Opdracht >> Zet alle onderstaande records om in een JSON-lijst van strings, met één string per regel. Laat lege regels weg.

○ ○ ○ ○

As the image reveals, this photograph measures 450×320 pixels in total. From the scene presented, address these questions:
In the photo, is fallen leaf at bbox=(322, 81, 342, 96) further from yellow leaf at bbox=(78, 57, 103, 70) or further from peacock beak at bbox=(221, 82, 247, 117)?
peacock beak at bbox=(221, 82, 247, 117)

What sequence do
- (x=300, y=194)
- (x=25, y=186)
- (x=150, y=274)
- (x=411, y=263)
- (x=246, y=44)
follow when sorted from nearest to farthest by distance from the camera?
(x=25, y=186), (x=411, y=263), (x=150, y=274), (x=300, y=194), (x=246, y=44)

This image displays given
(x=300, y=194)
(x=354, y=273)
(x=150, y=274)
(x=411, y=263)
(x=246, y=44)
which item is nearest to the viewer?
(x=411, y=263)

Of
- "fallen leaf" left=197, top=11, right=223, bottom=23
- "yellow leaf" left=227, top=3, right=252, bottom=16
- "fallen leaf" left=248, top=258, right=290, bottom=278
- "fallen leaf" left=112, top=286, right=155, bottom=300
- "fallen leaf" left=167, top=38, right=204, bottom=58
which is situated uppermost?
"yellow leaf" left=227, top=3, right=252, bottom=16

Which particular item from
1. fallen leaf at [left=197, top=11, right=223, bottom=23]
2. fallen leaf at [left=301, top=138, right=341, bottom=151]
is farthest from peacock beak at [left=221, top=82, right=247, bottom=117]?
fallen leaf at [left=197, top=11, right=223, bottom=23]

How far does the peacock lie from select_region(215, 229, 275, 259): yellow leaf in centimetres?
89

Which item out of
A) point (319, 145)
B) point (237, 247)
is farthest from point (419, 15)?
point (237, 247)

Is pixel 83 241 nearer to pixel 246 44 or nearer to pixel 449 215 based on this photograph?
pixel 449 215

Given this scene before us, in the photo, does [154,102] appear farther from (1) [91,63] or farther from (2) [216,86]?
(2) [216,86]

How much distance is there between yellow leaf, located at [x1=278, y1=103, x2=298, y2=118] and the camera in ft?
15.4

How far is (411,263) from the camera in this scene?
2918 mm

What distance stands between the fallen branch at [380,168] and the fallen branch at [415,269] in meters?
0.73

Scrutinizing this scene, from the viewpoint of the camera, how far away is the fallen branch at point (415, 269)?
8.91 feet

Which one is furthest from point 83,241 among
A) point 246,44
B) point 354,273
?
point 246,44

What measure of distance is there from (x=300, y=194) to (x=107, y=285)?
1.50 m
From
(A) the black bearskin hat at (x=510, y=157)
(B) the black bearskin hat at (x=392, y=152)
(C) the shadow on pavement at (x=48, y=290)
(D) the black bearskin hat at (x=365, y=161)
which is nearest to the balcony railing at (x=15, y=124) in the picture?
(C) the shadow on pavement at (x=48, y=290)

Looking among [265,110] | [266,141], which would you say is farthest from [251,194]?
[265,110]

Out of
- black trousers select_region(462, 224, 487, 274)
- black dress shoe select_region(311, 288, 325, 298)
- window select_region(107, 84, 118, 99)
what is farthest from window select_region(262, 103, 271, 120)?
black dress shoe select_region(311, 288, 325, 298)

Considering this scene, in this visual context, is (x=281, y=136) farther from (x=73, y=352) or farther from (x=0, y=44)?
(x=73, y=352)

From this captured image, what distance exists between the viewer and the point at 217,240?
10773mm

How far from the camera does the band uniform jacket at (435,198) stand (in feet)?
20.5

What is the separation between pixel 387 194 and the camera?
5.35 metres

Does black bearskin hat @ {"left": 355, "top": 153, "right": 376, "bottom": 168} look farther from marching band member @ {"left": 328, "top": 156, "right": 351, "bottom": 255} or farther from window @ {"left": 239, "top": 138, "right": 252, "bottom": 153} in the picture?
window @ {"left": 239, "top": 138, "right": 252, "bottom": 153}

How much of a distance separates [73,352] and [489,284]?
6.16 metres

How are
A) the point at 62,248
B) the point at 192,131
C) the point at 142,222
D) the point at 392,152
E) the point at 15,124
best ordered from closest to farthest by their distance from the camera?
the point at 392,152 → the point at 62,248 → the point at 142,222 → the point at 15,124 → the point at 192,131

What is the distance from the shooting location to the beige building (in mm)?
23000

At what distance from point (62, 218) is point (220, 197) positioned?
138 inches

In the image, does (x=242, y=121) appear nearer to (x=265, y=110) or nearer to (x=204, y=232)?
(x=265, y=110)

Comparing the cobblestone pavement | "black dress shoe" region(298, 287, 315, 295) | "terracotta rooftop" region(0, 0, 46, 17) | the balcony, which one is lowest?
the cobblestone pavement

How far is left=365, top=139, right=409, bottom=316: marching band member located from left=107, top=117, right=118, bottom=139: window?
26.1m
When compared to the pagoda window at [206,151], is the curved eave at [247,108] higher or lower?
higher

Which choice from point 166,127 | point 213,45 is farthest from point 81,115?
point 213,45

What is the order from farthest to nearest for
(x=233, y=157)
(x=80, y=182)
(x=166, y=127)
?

○ ○ ○ ○

Uitgewerkte opdracht >>
[
  "As the image reveals, this photograph measures 450×320 pixels in total. From the scene presented, address these questions:",
  "In the photo, is fallen leaf at bbox=(322, 81, 342, 96) further from yellow leaf at bbox=(78, 57, 103, 70) or further from peacock beak at bbox=(221, 82, 247, 117)?",
  "peacock beak at bbox=(221, 82, 247, 117)",
  "What sequence do",
  "- (x=300, y=194)",
  "- (x=25, y=186)",
  "- (x=150, y=274)",
  "- (x=411, y=263)",
  "- (x=246, y=44)",
  "follow when sorted from nearest to farthest by distance from the camera?",
  "(x=25, y=186), (x=411, y=263), (x=150, y=274), (x=300, y=194), (x=246, y=44)",
  "This image displays given",
  "(x=300, y=194)",
  "(x=354, y=273)",
  "(x=150, y=274)",
  "(x=411, y=263)",
  "(x=246, y=44)",
  "which item is nearest to the viewer?",
  "(x=411, y=263)",
  "Of",
  "- \"fallen leaf\" left=197, top=11, right=223, bottom=23",
  "- \"yellow leaf\" left=227, top=3, right=252, bottom=16",
  "- \"fallen leaf\" left=248, top=258, right=290, bottom=278",
  "- \"fallen leaf\" left=112, top=286, right=155, bottom=300",
  "- \"fallen leaf\" left=167, top=38, right=204, bottom=58",
  "which is situated uppermost?",
  "\"yellow leaf\" left=227, top=3, right=252, bottom=16",
  "Which particular item from",
  "1. fallen leaf at [left=197, top=11, right=223, bottom=23]",
  "2. fallen leaf at [left=301, top=138, right=341, bottom=151]",
  "is farthest from peacock beak at [left=221, top=82, right=247, bottom=117]?",
  "fallen leaf at [left=197, top=11, right=223, bottom=23]",
  "How far does the peacock lie from select_region(215, 229, 275, 259): yellow leaf in centimetres?",
  "89",
  "Which item out of",
  "A) point (319, 145)",
  "B) point (237, 247)",
  "is farthest from point (419, 15)?",
  "point (237, 247)",
  "Is pixel 83 241 nearer to pixel 246 44 or nearer to pixel 449 215 based on this photograph?",
  "pixel 449 215",
  "Given this scene before us, in the photo, does [154,102] appear farther from (1) [91,63] or farther from (2) [216,86]?",
  "(2) [216,86]",
  "How much distance is there between yellow leaf, located at [x1=278, y1=103, x2=298, y2=118] and the camera in ft?",
  "15.4",
  "How far is (411,263) from the camera in this scene?",
  "2918 mm",
  "What distance stands between the fallen branch at [380,168] and the fallen branch at [415,269] in meters?",
  "0.73",
  "Scrutinizing this scene, from the viewpoint of the camera, how far away is the fallen branch at point (415, 269)?",
  "8.91 feet",
  "Which one is furthest from point 83,241 among",
  "A) point 246,44",
  "B) point 354,273",
  "?",
  "point 246,44",
  "What measure of distance is there from (x=300, y=194) to (x=107, y=285)?",
  "1.50 m",
  "From",
  "(A) the black bearskin hat at (x=510, y=157)",
  "(B) the black bearskin hat at (x=392, y=152)",
  "(C) the shadow on pavement at (x=48, y=290)",
  "(D) the black bearskin hat at (x=365, y=161)",
  "which is nearest to the balcony railing at (x=15, y=124) in the picture?",
  "(C) the shadow on pavement at (x=48, y=290)",
  "Looking among [265,110] | [266,141], which would you say is farthest from [251,194]?",
  "[265,110]",
  "Out of",
  "- black trousers select_region(462, 224, 487, 274)",
  "- black dress shoe select_region(311, 288, 325, 298)",
  "- window select_region(107, 84, 118, 99)",
  "what is farthest from window select_region(262, 103, 271, 120)?",
  "black dress shoe select_region(311, 288, 325, 298)",
  "Considering this scene, in this visual context, is (x=281, y=136) farther from (x=73, y=352) or farther from (x=0, y=44)?",
  "(x=73, y=352)",
  "From this captured image, what distance exists between the viewer and the point at 217,240?",
  "10773mm",
  "How far from the camera does the band uniform jacket at (435,198) stand (in feet)?",
  "20.5",
  "What is the separation between pixel 387 194 and the camera?",
  "5.35 metres",
  "Does black bearskin hat @ {\"left\": 355, \"top\": 153, \"right\": 376, \"bottom\": 168} look farther from marching band member @ {\"left\": 328, \"top\": 156, \"right\": 351, \"bottom\": 255} or farther from window @ {\"left\": 239, \"top\": 138, \"right\": 252, \"bottom\": 153} in the picture?",
  "window @ {\"left\": 239, \"top\": 138, \"right\": 252, \"bottom\": 153}",
  "How much of a distance separates [73,352] and [489,284]?",
  "6.16 metres",
  "How are",
  "A) the point at 62,248",
  "B) the point at 192,131",
  "C) the point at 142,222",
  "D) the point at 392,152",
  "E) the point at 15,124",
  "best ordered from closest to farthest by their distance from the camera?",
  "the point at 392,152 → the point at 62,248 → the point at 142,222 → the point at 15,124 → the point at 192,131",
  "What is the distance from the shooting location to the beige building (in mm)?",
  "23000",
  "At what distance from point (62, 218) is point (220, 197) positioned?",
  "138 inches",
  "In the image, does (x=242, y=121) appear nearer to (x=265, y=110) or nearer to (x=204, y=232)?",
  "(x=265, y=110)",
  "Comparing the cobblestone pavement | \"black dress shoe\" region(298, 287, 315, 295) | \"terracotta rooftop\" region(0, 0, 46, 17) | the balcony, which one is lowest?",
  "the cobblestone pavement",
  "How far is left=365, top=139, right=409, bottom=316: marching band member located from left=107, top=117, right=118, bottom=139: window?",
  "26.1m",
  "When compared to the pagoda window at [206,151], is the curved eave at [247,108] higher or lower?",
  "higher",
  "Which choice from point 166,127 | point 213,45 is farthest from point 81,115?",
  "point 213,45",
  "What is the order from farthest to nearest for",
  "(x=233, y=157)",
  "(x=80, y=182)",
  "(x=166, y=127)",
  "?"
]